Uninsured Drivers Can Ruin Others After Accidents
Maryland Ranks High For Uninsured Drivers
BALTIMORE — Uninsured drivers can seriously harm and financially devastate insured drivers. But the WBAL-TV 11 News I-Team discovered just how easy it is for those lawbreakers to get on the road.
WBAL-TV 11 News I-Team reporter Barry Simms reported how Westminster resident Frank Tippett tries to focus on recovery following a crash that sent him to Shock Trauma in January.
“For a long time, I couldn’t lift my legs,” Tippett said.
Tippett vividly remembers the crash on Maryland Route 97 near Westminster. Simms said the impact crushed Tippett’s wrist and arm in addition to breaking his leg and ankle, requiring him to undergo surgery.
“They had to remove three feet of my lower intestine because it had been pushed behind my heart,” Tippett said.
The crash was bad enough, but what really angers Tippett is the other driver, Victor Bastida, who never should have been behind the wheel.
When asked whether he had insurance at the time of the crash, Bastida replied: “No, at that time, I didn’t have insurance.”
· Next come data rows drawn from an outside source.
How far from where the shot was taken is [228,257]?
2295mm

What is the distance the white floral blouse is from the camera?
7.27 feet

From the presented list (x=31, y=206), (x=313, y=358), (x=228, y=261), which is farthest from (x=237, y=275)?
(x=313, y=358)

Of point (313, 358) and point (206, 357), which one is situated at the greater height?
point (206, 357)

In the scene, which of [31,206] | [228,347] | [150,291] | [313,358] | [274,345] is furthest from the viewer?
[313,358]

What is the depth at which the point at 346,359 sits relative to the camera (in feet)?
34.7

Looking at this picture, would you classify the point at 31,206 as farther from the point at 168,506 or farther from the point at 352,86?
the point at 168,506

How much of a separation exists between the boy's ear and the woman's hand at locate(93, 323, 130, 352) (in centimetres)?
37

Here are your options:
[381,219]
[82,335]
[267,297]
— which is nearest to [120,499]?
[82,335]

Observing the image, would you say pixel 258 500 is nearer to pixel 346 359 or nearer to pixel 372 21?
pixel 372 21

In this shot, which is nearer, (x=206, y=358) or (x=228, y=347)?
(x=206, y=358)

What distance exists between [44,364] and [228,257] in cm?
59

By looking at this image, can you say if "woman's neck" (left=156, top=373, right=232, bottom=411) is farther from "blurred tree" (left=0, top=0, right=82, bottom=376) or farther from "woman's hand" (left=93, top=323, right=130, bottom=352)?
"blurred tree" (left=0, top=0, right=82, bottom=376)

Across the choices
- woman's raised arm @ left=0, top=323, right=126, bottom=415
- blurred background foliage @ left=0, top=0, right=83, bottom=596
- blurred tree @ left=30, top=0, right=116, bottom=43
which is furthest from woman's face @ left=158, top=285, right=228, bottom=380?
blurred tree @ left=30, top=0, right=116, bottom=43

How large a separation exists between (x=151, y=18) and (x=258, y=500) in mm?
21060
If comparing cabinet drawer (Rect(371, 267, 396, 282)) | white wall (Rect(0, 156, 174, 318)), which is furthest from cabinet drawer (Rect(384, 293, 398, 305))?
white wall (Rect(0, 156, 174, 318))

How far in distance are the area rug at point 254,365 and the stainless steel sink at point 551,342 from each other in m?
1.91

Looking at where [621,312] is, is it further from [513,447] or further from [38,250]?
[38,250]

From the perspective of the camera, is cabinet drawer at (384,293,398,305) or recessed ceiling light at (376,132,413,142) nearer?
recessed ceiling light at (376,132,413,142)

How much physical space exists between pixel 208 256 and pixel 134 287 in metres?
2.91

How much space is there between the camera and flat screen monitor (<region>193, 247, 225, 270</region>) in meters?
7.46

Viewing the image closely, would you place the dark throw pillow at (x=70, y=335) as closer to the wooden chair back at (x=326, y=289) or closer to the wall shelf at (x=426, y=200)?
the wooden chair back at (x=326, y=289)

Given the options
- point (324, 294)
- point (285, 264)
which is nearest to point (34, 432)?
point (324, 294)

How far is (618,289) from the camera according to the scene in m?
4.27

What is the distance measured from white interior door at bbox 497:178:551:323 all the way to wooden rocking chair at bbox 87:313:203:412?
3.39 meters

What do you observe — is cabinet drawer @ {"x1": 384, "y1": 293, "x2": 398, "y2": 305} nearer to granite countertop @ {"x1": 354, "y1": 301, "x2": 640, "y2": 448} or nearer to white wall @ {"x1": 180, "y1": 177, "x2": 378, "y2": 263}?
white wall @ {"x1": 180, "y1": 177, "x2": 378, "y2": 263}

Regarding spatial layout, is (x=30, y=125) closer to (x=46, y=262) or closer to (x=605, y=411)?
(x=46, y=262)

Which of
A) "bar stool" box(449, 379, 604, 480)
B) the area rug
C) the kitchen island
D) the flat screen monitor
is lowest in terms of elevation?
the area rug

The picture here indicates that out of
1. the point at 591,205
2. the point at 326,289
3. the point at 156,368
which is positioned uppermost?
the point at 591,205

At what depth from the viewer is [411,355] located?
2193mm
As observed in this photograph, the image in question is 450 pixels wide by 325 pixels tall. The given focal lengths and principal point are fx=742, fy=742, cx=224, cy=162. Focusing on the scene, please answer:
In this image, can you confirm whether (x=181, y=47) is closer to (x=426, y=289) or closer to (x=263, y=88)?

The 11 News I-Team has discovered that the Motor Vehicle Administration revoked Bastida’s driver’s license in 2004. But state police still have not charged Bastida with the crash involving Tippett, or for driving illegally.
“You can’t issue a citation if they are on a gurney going to the hospital, so you have to do a follow-up investigation later,” Maryland State Police Sgt. Rob Moroney said of Bastida.
“When I found out he wasn’t being charged, that was like being punched in the stomach,” Tippett said.
State police said arresting illegal drivers helps, but there really is no way to stop anyone willing to risk driving without a license or insurance.
Bastida claimed his car hit a patch of ice before ramming into Tippett, and that he was also seriously injured.
Police said their investigation continues. Simms said authorities have up to one year and one day to file charges.
Meanwhile, Tippett would like to file a lawsuit, but realizes he may not receive much in terms of compensation. Tippett’s medical and rehabilitation bills reach into the tens of thousands of dollars, and he doesn’t have enough uninsured motorist coverage to pay it all.
“It’s been a painful accident. I don’t want anybody else to go through that pain,” Tippett said.
To this day, Bastida continues to drive his car.
“I drive the truck when I don’t have no one to take me to work. I have to drive,” he said.
Bastida said he has a Mexican driver’s license, but he couldn’t produce it at the time of the interview.
Maryland Ranks High For Uninsured Drivers
A study by the Insurance Research Council ranks Maryland 13th for uninsured drivers. Tippett’s attorney, Bill Finch, calls uninsured drivers a big problem.
“Some folks look upon the car as an absolute God-given right, even though [[they]] don’t have any insurance,” Finch said.
Simms asked Bastida how he was able to get a car without insurance, to which he replied: “I buy, they didn’t ask for insurance. They didn’t ask for it.” Bastida claimed he purchased the Saturn car at a Pennsylvania auction.
Finch said all Bastida had to do was provide the name of an insurance company and a bogus policy number at the time of the sale.
“That individual used just totally fictitious information,” Finch said.
Simms reported the same could happen in Maryland because the state works on an honor system. To get a title or register a car, you must indicate you have insurance, simply by writing down the name of your insurance company and a policy number.
Initially, the MVA has no way of knowing whether that information is true or false.
“There’s a section you sign certifying that this information is true and accurate,” MVA spokesman Buel Young explained.
But the MVA isn’t able to confirm the information for about 45 days, well after license plates are issued. Simms reported the state is considering methods to address the issue, including possibly reducing auto insurance rates.
“If we can moderate the price, hopefully we can increase the number of insured and decrease the number of uninsured,” said Al Redmer, the state’s insurance commissioner.
Maryland officials are also considering a computer data-sharing system in operation in Delaware. Police can access that database from their cars to verify driver’s licenses, registration and insurance information, after which they can confiscate the vehicle tags of violators.
How You Can Protect Yourself
The state requires that drivers carry a minimum amount of uninsured motorist coverage, but the personal injury lawyer the 11 News I-Team spoke with said that’s simply not enough.
Finch suggested increasing insurance coverage to an amount equal to your own amount of liability insurance.